■ **Task requirements**
The answer should be an exact copy of the data.

··· Dataset content ···

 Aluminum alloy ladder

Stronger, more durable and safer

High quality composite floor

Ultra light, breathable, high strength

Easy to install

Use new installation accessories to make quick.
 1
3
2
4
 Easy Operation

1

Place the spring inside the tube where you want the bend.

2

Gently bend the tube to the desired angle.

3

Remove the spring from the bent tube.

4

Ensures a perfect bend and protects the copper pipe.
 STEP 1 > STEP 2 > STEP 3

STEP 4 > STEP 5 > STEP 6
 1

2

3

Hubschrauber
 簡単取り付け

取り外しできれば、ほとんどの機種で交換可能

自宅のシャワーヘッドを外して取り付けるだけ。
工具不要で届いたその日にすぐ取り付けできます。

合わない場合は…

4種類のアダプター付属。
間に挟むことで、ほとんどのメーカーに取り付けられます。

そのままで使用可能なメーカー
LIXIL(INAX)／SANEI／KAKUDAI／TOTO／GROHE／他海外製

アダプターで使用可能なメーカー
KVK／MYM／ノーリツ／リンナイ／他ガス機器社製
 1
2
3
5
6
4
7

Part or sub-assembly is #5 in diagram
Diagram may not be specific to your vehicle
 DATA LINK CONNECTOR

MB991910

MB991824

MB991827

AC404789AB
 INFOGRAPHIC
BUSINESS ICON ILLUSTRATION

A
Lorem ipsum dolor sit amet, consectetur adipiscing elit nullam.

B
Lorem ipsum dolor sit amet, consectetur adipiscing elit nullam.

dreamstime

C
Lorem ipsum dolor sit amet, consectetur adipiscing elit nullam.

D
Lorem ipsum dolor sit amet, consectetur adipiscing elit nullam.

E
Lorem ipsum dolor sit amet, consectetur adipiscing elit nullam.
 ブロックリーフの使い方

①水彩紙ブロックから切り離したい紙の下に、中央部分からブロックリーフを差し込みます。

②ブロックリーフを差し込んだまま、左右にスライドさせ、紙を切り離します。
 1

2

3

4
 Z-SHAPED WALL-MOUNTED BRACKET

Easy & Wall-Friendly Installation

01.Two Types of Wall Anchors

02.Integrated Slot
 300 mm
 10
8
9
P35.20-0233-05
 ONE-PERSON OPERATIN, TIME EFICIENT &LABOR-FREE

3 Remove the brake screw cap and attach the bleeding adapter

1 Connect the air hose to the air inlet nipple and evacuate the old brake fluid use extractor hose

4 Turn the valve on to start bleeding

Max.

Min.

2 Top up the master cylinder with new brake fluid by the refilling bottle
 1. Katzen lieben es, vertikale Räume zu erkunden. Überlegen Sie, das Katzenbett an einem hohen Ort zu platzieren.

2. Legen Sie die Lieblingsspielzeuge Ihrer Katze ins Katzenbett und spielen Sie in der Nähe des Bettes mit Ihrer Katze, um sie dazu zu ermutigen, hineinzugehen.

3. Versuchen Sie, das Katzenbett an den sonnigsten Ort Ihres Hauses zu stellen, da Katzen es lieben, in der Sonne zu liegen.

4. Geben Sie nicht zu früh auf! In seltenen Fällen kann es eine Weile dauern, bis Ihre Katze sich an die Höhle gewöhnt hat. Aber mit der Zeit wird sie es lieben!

···

■ **Exercise solution**
 Aluminum alloy ladder

Stronger, more durable and safer

High quality composite floor

Ultra light, breathable, high strength

Easy to install

Use new installation accessories to make quick.
 1
3
2
4
 Easy Operation

1

Place the spring inside the tube where you want the bend.

2

Gently bend the tube to the desired angle.

3

Remove the spring from the bent tube.

4

Ensures a perfect bend and protects the copper pipe.
 STEP 1 > STEP 2 > STEP 3

STEP 4 > STEP 5 > STEP 6
 1

2

3

Hubschrauber
 簡単取り付け

取り外しできれば、ほとんどの機種で交換可能

自宅のシャワーヘッドを外して取り付けるだけ。
工具不要で届いたその日にすぐ取り付けできます。

合わない場合は…

4種類のアダプター付属。
間に挟むことで、ほとんどのメーカーに取り付けられます。

そのままで使用可能なメーカー
LIXIL(INAX)／SANEI／KAKUDAI／TOTO／GROHE／他海外製

アダプターで使用可能なメーカー
KVK／MYM／ノーリツ／リンナイ／他ガス機器社製
 1
2
3
5
6
4
7

Part or sub-assembly is #5 in diagram
Diagram may not be specific to your vehicle
 DATA LINK CONNECTOR

MB991910

MB991824

MB991827

AC404789AB
 INFOGRAPHIC
BUSINESS ICON ILLUSTRATION

A
Lorem ipsum dolor sit amet, consectetur adipiscing elit nullam.

B
Lorem ipsum dolor sit amet, consectetur adipiscing elit nullam.

dreamstime

C
Lorem ipsum dolor sit amet, consectetur adipiscing elit nullam.

D
Lorem ipsum dolor sit amet, consectetur adipiscing elit nullam.

E
Lorem ipsum dolor sit amet, consectetur adipiscing elit nullam.
 ブロックリーフの使い方

①水彩紙ブロックから切り離したい紙の下に、中央部分からブロックリーフを差し込みます。

②ブロックリーフを差し込んだまま、左右にスライドさせ、紙を切り離します。
 1

2

3

4
 Z-SHAPED WALL-MOUNTED BRACKET

Easy & Wall-Friendly Installation

01.Two Types of Wall Anchors

02.Integrated Slot
 300 mm
 10
8
9
P35.20-0233-05
 ONE-PERSON OPERATIN, TIME EFICIENT &LABOR-FREE

3 Remove the brake screw cap and attach the bleeding adapter

1 Connect the air hose to the air inlet nipple and evacuate the old brake fluid use extractor hose

4 Turn the valve on to start bleeding

Max.

Min.

2 Top up the master cylinder with new brake fluid by the refilling bottle
 1. Katzen lieben es, vertikale Räume zu erkunden. Überlegen Sie, das Katzenbett an einem hohen Ort zu platzieren.

2. Legen Sie die Lieblingsspielzeuge Ihrer Katze ins Katzenbett und spielen Sie in der Nähe des Bettes mit Ihrer Katze, um sie dazu zu ermutigen, hineinzugehen.

3. Versuchen Sie, das Katzenbett an den sonnigsten Ort Ihres Hauses zu stellen, da Katzen es lieben, in der Sonne zu liegen.

4. Geben Sie nicht zu früh auf! In seltenen Fällen kann es eine Weile dauern, bis Ihre Katze sich an die Höhle gewöhnt hat. Aber mit der Zeit wird sie es lieben!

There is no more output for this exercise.